4.6.1 Supportive care

See validated screening tools mentioned in Principle 4 ‘Supportive care’.

Therapy is often associated with a number of symptoms and physiological abnormalities. Patients are highly susceptible to infection from prolonged neutropenia and this can result in significant comorbidity and mortality. Patient education and strict adherence to universal neutropenic guidelines, access to infection control specialists, close monitoring of full blood count, and early intervention of neutropenic sepsis is essential. Patients need to be educated on the importance of personal hygiene and particularly dental care to minimise infection. Antimicrobial therapy including antiviral, antifungal and antibiotic therapy is often administered prophylactically to reduce risk of infections.

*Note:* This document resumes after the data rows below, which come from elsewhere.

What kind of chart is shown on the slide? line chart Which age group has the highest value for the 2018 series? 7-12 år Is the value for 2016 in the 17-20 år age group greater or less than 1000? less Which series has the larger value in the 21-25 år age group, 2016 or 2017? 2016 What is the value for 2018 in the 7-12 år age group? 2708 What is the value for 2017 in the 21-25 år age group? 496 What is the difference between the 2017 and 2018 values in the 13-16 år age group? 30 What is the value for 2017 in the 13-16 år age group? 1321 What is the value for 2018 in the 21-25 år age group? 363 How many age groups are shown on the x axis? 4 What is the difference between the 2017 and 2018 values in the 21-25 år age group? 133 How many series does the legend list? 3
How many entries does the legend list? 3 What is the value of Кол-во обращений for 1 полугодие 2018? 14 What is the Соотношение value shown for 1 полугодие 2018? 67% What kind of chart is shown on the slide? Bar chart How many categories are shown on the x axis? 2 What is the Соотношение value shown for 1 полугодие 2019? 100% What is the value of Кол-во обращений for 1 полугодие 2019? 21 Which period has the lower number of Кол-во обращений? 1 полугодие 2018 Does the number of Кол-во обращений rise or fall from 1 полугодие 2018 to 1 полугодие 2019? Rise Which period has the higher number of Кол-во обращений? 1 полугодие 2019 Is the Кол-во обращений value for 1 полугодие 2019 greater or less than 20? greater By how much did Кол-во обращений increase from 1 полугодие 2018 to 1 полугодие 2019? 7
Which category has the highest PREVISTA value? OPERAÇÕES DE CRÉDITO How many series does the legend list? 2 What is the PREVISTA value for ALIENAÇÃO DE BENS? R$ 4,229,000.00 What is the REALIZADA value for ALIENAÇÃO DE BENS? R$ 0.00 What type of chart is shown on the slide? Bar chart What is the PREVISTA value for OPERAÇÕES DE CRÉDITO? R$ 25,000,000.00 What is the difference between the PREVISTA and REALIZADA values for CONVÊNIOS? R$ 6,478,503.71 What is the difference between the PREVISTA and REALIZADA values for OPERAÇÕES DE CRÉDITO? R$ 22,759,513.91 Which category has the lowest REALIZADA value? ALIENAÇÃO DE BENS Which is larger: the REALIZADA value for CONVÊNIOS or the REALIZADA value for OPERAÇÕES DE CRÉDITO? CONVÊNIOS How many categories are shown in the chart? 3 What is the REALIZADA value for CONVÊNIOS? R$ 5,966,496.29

A number of specific challenges and needs may arise for patients at this time:

  • assistance for dealing with emotional and psychological issues, including body image concerns, fatigue, quitting smoking, traumatic experiences, existential anxiety, treatment phobias, anxiety/depression, interpersonal problems and sexuality concerns
  • potential isolation from normal support networks, particularly for rural patients who are staying away from home for treatment
  • side effects resulting from high-dose therapy including alopecia, fatigue, cytopenias, mucositis (oral and bowel), immunosuppression resulting in increased infection, fluid retention, dyspnoea, graft-versus-host disease (GVHD; following allo-SCT) and organ toxicity (interstitial pneumonitis, veno-occlusive disease)
  • additional supportive care required to address the immunosuppressive effects and long-term side effects of therapy for patients treated with allo-SCT – issues may include infertility, GVHD, increased risk of infection, anaemia, bleeding, mouth ulcers and fatigue
  • early recognition and prompt initiation of corticosteroids for differentiation syndrome (NCCN 2015) and consideration for interruption of therapy when required
  • chemically induced menopause that leads to atrophic vaginitis and dyspareunia, and changes in androgens that may alter libido and orgasm – these require sensitive discussion
  • gastrointestinal symptoms, such as nausea, vomiting, severe mucositis, loss of appetite, dysgeusia, diarrhoea or constipation, as a result of treatment require optimal symptom control (with medication, total parenteral nutrition, analgesia and mouth care) and referral to a dietitian if dietary intake is affected
  • malnutrition, which can occur as a result of disease or treatment (validated malnutrition screening tools should be used at the key points in the care pathway to identify patients at risk of malnutrition and refer to a dietitian for nutrition intervention)
  • cognitive impairment, which patients treated with allo-SCT report to be a major component of quality-of-life impairment and can last for years post procedure (Buchbinder et al. 2018)
  • assistance with managing complex medication regimens, multiple medications, assessment of side effects and assistance with difficulties swallowing medications (referral to a pharmacist may be required)
  • decline in mobility or functional status as a result of treatment
  • assistance with beginning or resuming regular exercise with referral to an exercise physiologist or physiotherapist (COSA 2018; Hayes et al. 2019).

Early involvement of general practitioners may lead to improved cancer survivorship care following acute treatment. General practitioners can address many supportive care needs through good communication and clear guidance from the specialist team (Emery 2014).

Patients, carers and families may have these additional issues and needs:

  • financial issues related to loss of income (through reduced capacity to work or loss of work) and additional expenses as a result of illness or treatment
  • advance care planning, which may involve appointing a substitute decision-maker and completing an advance care directive
  • legal issues (completing a will, care of dependent children) or making an insurance, superannuation or social security claim on the basis of terminal illness or permanent disability.

Cancer Council’s 13 11 20 information and support line can assist with information and referral to local support services.